**Aim of the exercise**
Answer these from the forum thread below.
1. What percentile does private_messaging suggest assuming in place of a high one?
2. Which influential person does CarlShulman name as someone who was impressed in conversation?
3. What does the thread call nitpicking something you think is irrelevant to the opposing side's conclusion in a debate?

Perhaps a strong individual claim, but I didn't see it clearly connected to a conclusion.

I agree with you that it isn't connected at all with his conclusions. Therefore, challenging it doesn't challenge his conclusion. Nitpicking something that you think is irrelevant to the opposing side's conclusion in a debate is logically rude.

↑ comment by private_messaging · 2012-07-22T19:29:14.386Z · LW(p) · GW(p)

And why one should pick a high percentile, exactly, if the priors for high percentiles are proportionally low and strong evidence is absent? What's wrong with assuming 'somewhat above median', i.e. close to 50th percentile? Why is that even really harsh?

Replies from: CarlShulman

↑ comment by CarlShulman · 2012-07-22T20:00:40.802Z · LW(p) · GW(p)

Extreme standardized testing (after adjusting for regression to the mean), successful writer (by hits, readers, reviews; even vocabulary, which is fairly strongly associated with intelligence in large statistical samples), impressing top philosophers with his decision theory work, impressing very smart and influential people (e.g. Peter Thiel) in real-time conversation.

Why is that even really harsh?

It would be harsh to a graduate student from a top hard science program or law school. The median attorney figure in the US today, let alone over the world and history, is just not that high.

**Data section**
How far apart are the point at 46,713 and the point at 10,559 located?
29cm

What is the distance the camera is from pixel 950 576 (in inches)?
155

**Solution to this task**
1. Close to the 50th percentile, "somewhat above median."
2. Peter Thiel.
3. Logically rude.